● **SHORT PROBLEM 1**
Quote the full article on maximizing the value of player data, word for word.

· 14 min read
Maximizing The Value Of Player Data
Jacqueline Zenn
Content Crafter at GameAnalytics
There’s one key ingredient that’s the most valuable part of any game for developers, and it might not be the most obvious element or the first thing that you think of. It’s not the source code, database, live ops strategy, or anything other than the players themselves. Or more accurately, the data they generate.
What’s more, maximizing the value of that data might be the most valuable thing that you can do as a marketer or game developer. And there are plenty of ways to accomplish that, starting with understanding and organizing the data itself. In fact, there are five groups of activities or sets of actions that you’ll take during your data collection or journey through the realm of gaming telemetry:
- Understanding Telemetry As It Applies To Your Game
- Knowing Your Objects And Attributes
- Defining And Name Your Features Or Variables
- Collecting Your Data And Communicate Your Results
- Gleaning Real World Insights And Taking Action
Let’s start at the beginning.
Understand That Data Collection Is Always Ongoing
Every player in your game is constantly giving up useful data every time they log on. Player data is not just demographics, money spent, and contact info, it’s a collection of user behavior. Organized and analyzed properly, this gives you an incredibly valuable insight into the minds of your users, allowing you to deliver a better gameplay experience for them and more profits for you. Everyone wins!
This is all tracked from multiple sources and cross referenced in order to create a collection (or should we say wealth) of information called telemetric data or telemetry.
Telemetry In The Context Of Gaming
But first, let’s define telemetry and what it means for gaming companies. Defined as an automated communications process of recording and receiving data, telemetry is utilized in wide range of industries. In the gaming industry, telemetry is a fundamental part of game analytics. In fact, it’s the core of the game analytics realm in a lot of ways.
What’s more, the definition of telemetry can be simplified even more as the ability to collect multiple variables and data sets over time.

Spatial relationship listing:
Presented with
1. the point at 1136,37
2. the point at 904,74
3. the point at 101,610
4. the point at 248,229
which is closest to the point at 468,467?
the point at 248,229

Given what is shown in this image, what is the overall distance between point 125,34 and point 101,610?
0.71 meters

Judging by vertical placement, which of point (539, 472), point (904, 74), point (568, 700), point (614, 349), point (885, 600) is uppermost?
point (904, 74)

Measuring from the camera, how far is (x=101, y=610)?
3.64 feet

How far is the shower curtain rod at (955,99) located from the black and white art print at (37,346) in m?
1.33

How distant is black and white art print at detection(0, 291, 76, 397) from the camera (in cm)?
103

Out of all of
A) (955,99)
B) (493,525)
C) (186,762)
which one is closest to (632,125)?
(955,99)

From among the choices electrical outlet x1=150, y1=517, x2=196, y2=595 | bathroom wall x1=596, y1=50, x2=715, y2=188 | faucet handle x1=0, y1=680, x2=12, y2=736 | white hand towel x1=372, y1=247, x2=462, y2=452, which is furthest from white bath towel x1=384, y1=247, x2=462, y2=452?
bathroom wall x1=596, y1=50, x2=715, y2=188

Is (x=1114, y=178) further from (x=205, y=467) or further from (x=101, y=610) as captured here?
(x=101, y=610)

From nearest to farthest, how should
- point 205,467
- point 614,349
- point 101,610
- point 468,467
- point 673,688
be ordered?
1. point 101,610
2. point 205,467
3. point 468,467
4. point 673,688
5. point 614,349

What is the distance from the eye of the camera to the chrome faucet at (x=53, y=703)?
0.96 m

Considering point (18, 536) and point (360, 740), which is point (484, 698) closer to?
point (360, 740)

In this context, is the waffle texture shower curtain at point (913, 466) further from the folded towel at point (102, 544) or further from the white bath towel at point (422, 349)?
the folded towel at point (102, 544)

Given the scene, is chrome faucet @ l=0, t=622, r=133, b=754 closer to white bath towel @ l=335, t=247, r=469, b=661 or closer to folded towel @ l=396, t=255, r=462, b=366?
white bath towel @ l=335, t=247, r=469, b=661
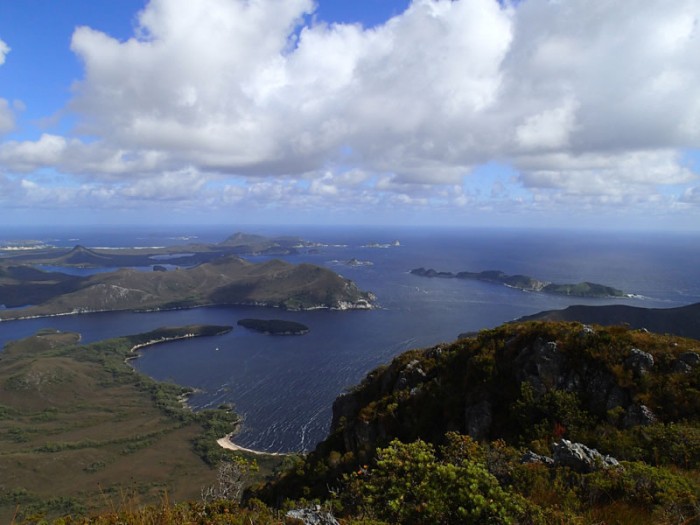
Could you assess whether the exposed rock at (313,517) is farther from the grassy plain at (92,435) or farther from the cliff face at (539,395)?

...

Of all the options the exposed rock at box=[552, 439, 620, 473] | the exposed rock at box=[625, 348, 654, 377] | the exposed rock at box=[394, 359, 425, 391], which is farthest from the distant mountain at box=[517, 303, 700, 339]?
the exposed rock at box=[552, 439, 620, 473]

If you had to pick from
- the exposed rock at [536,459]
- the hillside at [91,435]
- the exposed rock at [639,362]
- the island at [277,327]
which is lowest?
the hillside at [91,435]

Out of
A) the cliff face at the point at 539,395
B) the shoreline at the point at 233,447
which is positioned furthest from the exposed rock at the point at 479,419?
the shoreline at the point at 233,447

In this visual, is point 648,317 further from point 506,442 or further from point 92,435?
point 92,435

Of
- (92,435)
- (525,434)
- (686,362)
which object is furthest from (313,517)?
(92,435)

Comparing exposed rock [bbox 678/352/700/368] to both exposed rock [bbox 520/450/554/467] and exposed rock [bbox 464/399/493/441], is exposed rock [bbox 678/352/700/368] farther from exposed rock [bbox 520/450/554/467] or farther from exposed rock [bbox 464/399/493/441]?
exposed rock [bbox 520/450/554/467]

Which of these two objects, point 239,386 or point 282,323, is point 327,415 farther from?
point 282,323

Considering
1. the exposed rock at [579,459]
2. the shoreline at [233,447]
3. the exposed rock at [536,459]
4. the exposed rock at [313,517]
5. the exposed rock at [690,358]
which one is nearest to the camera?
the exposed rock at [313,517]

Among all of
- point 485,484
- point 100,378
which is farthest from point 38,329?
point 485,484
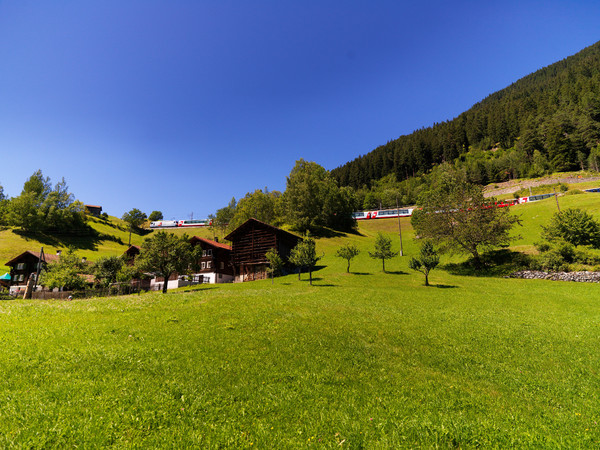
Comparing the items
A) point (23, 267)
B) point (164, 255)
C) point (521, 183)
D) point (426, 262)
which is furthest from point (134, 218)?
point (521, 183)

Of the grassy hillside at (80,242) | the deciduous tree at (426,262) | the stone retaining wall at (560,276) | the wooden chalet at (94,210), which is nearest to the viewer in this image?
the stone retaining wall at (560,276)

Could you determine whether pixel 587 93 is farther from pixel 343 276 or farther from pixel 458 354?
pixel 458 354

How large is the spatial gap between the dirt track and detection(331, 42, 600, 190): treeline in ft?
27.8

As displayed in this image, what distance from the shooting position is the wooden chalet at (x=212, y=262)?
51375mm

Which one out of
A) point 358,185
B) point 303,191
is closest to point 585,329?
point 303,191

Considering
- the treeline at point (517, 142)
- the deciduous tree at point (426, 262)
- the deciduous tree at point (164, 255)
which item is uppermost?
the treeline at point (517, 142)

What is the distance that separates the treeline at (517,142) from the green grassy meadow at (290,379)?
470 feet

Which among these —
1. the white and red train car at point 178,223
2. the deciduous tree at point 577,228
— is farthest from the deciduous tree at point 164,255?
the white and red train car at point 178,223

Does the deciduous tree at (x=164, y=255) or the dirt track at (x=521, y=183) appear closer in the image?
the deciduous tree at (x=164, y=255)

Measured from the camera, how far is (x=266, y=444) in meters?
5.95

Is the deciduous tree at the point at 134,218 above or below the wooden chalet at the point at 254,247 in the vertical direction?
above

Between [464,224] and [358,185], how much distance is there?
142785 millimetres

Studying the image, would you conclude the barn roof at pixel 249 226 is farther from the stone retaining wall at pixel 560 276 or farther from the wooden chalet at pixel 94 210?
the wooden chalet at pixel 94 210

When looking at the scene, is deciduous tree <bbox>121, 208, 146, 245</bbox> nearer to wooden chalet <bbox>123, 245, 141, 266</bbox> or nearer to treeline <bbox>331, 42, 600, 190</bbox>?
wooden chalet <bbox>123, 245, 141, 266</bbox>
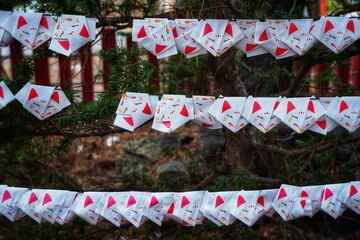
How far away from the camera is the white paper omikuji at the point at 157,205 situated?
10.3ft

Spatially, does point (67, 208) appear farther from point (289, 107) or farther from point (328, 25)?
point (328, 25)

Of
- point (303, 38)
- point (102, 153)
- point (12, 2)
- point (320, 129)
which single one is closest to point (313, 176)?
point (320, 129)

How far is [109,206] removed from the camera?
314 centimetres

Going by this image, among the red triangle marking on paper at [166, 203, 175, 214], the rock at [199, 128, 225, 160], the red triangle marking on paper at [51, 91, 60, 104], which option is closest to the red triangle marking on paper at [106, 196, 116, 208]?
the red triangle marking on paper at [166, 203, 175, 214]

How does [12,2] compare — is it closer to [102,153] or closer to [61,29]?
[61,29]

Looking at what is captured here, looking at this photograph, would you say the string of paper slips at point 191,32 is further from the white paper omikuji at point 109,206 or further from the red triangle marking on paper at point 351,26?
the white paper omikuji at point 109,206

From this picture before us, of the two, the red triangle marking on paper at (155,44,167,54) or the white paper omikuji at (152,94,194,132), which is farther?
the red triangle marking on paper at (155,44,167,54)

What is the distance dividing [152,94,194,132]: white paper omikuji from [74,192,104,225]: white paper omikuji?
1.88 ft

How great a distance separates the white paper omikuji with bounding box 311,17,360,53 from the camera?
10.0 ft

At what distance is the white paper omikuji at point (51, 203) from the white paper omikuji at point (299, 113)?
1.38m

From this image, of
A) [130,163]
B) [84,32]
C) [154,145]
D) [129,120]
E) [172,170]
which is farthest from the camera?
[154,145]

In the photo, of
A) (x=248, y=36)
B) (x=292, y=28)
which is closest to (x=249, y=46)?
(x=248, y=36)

● **SHORT PROBLEM 2**
Print everything in the listing from the line containing "Measured from the" down to the line containing "314 centimetres", both included, and omit the pictures.

● **WORKED SOLUTION 1**
· 14 min read
Maximizing The Value Of Player Data
Jacqueline Zenn
Content Crafter at GameAnalytics
There’s one key ingredient that’s the most valuable part of any game for developers, and it might not be the most obvious element or the first thing that you think of. It’s not the source code, database, live ops strategy, or anything other than the players themselves. Or more accurately, the data they generate.
What’s more, maximizing the value of that data might be the most valuable thing that you can do as a marketer or game developer. And there are plenty of ways to accomplish that, starting with understanding and organizing the data itself. In fact, there are five groups of activities or sets of actions that you’ll take during your data collection or journey through the realm of gaming telemetry:
- Understanding Telemetry As It Applies To Your Game
- Knowing Your Objects And Attributes
- Defining And Name Your Features Or Variables
- Collecting Your Data And Communicate Your Results
- Gleaning Real World Insights And Taking Action
Let’s start at the beginning.
Understand That Data Collection Is Always Ongoing
Every player in your game is constantly giving up useful data every time they log on. Player data is not just demographics, money spent, and contact info, it’s a collection of user behavior. Organized and analyzed properly, this gives you an incredibly valuable insight into the minds of your users, allowing you to deliver a better gameplay experience for them and more profits for you. Everyone wins!
This is all tracked from multiple sources and cross referenced in order to create a collection (or should we say wealth) of information called telemetric data or telemetry.
Telemetry In The Context Of Gaming
But first, let’s define telemetry and what it means for gaming companies. Defined as an automated communications process of recording and receiving data, telemetry is utilized in wide range of industries. In the gaming industry, telemetry is a fundamental part of game analytics. In fact, it’s the core of the game analytics realm in a lot of ways.
What’s more, the definition of telemetry can be simplified even more as the ability to collect multiple variables and data sets over time.

● **WORKED SOLUTION 2**
Measured from the camera, how far is (x=266, y=444) in meters?
5.95

Is the deciduous tree at the point at 134,218 above or below the wooden chalet at the point at 254,247 in the vertical direction?
above

Between [464,224] and [358,185], how much distance is there?
142785 millimetres

Studying the image, would you conclude the barn roof at pixel 249 226 is farther from the stone retaining wall at pixel 560 276 or farther from the wooden chalet at pixel 94 210?
the wooden chalet at pixel 94 210

When looking at the scene, is deciduous tree <bbox>121, 208, 146, 245</bbox> nearer to wooden chalet <bbox>123, 245, 141, 266</bbox> or nearer to treeline <bbox>331, 42, 600, 190</bbox>?
wooden chalet <bbox>123, 245, 141, 266</bbox>
How far away from the camera is the white paper omikuji at the point at 157,205 situated?
10.3ft

Spatially, does point (67, 208) appear farther from point (289, 107) or farther from point (328, 25)?
point (328, 25)

Of
- point (303, 38)
- point (102, 153)
- point (12, 2)
- point (320, 129)
which single one is closest to point (313, 176)?
point (320, 129)

How far is [109,206] removed from the camera?
314 centimetres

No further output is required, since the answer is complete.